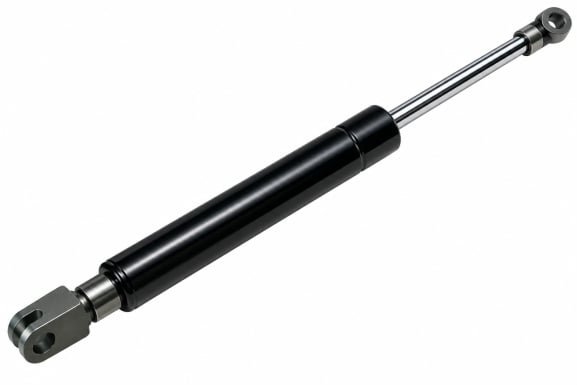 VOGELE Vogele Super 1800 Gas Spring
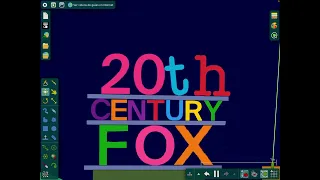 20th Century Fox logo bloopers 2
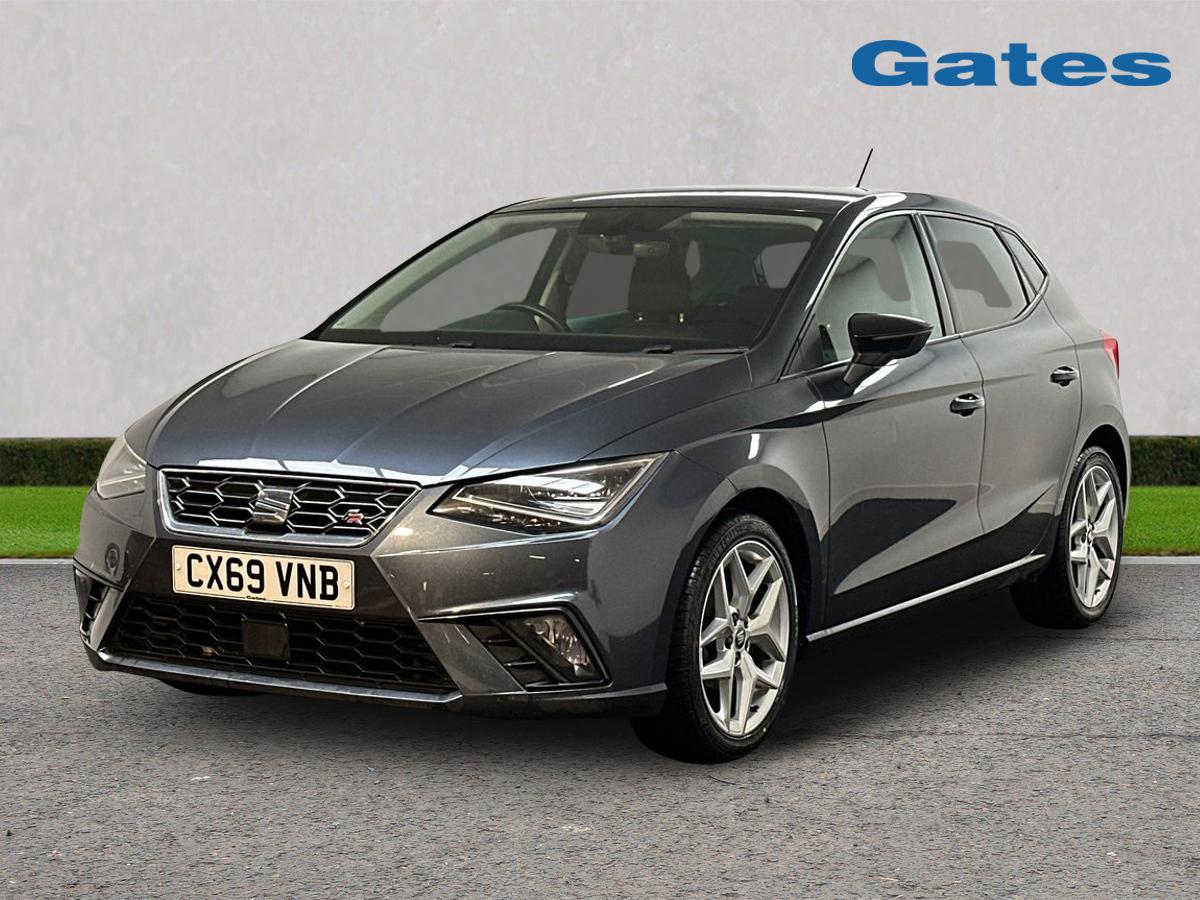 Used SEAT Ibiza 2019 for sale - 77791155: Photo 3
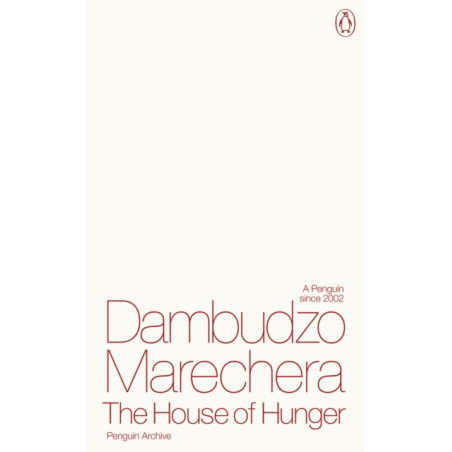 The House of Hunger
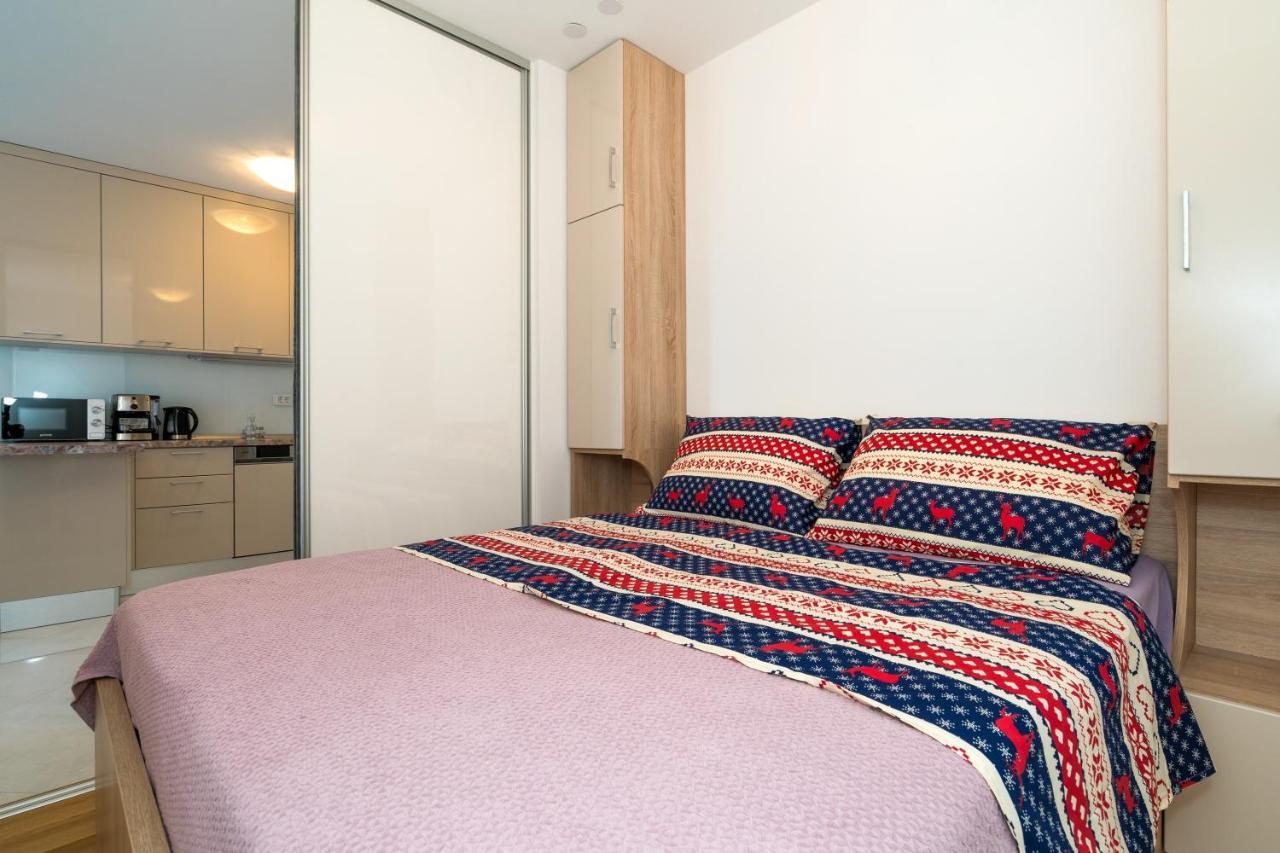 Modern Apartments Sirobuja スプリト エクステリア 写真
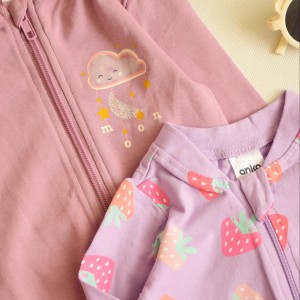 سرهمی بچگانه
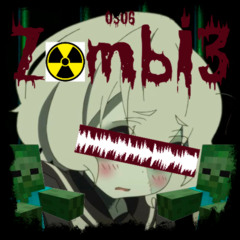 Z☢mbI3🧟‍♀️🧠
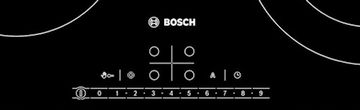 Электрическая варочная панель Bosch PKN646F17R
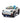 eSpidko Mini Aceman 42749 Auto Radiocomandata 12V Bianca - Giocattolo
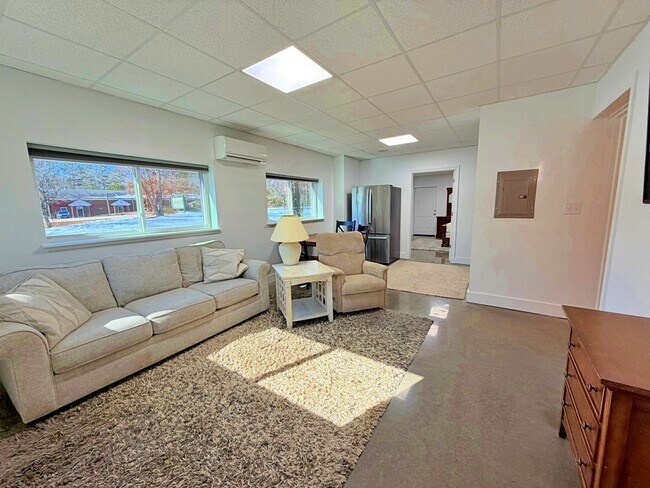 Photo - Furnished 1BR Apartment in Industrial Area | Easy I-64 Access | Truck Parking Available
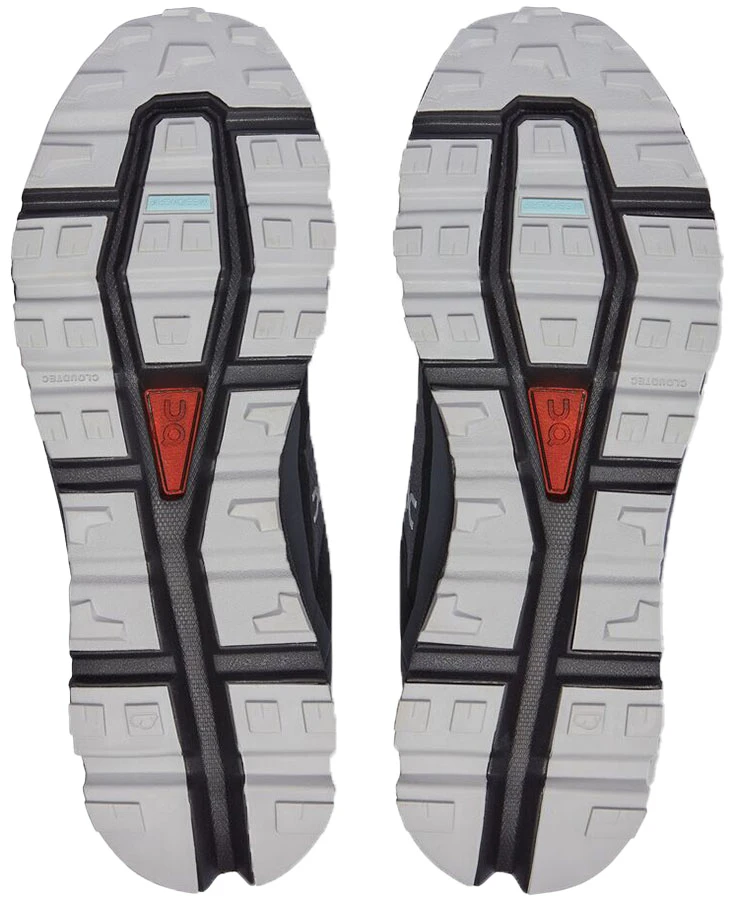 On Cloudvista Waterproof Men's Trail Running Shoes 6 On Cloudvista Waterproof Men's Trail Running Shoes - Image 4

════════════════════

#### EXERCISE:
The data needs to be reproduced exactly, please, apart from its pictures.

#### ANSWER TO THE EXERCISE:
 VOGELE Vogele Super 1800 Gas Spring
 20th Century Fox logo bloopers 2
 Used SEAT Ibiza 2019 for sale - 77791155: Photo 3
 The House of Hunger
 Modern Apartments Sirobuja スプリト エクステリア 写真
 سرهمی بچگانه
 Z☢mbI3🧟‍♀️🧠
 Электрическая варочная панель Bosch PKN646F17R
 eSpidko Mini Aceman 42749 Auto Radiocomandata 12V Bianca - Giocattolo
 Photo - Furnished 1BR Apartment in Industrial Area | Easy I-64 Access | Truck Parking Available
 On Cloudvista Waterproof Men's Trail Running Shoes 6 On Cloudvista Waterproof Men's Trail Running Shoes - Image 4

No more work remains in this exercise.